Page 1 of 1

PDF Conversion - large document

PostPosted: Fri Dec 14, 2012 6:34 pm
by Babak
Hello
How i could convert docx to pdf?

I try to use
Code: Select all
new org.docx4j.convert.out.pdf.viaXSLFO.Conversion(wordMLPackage)

but output is awful, especially tables(converter can not calculate the width of the columns)
And this conversion requires too much memory

Thanks.

Re: PDF Conversion

PostPosted: Fri Dec 14, 2012 7:30 pm
by jason
There are significant improvements to PDF output which have been contributed and applied on GitHub.

However, I don't think they address your specific issues.

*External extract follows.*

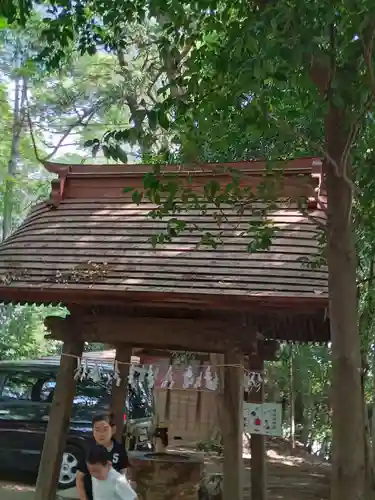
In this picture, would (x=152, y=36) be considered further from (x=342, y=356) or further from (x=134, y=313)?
(x=342, y=356)

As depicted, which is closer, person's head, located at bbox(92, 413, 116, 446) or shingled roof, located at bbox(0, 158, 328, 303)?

You could try using fixed width columns.

Memory requirements for PDF conversion are dictated in part by FOP. (How long is your document, and how much memory is being used?)

As an alternative, you could try JODConverter.

Re: PDF Conversion

PostPosted: Fri Dec 14, 2012 7:38 pm
by Babak
for document wiht 500+ pages and 25-30 tables - 800MB and more then 10 min.

Re: PDF Conversion

PostPosted: Fri Dec 14, 2012 8:38 pm
by jason
It would be interesting to know how that time is split between generating the XSL FO (docx4j's job) and generating the PDF from the XSL FO (FOP's job).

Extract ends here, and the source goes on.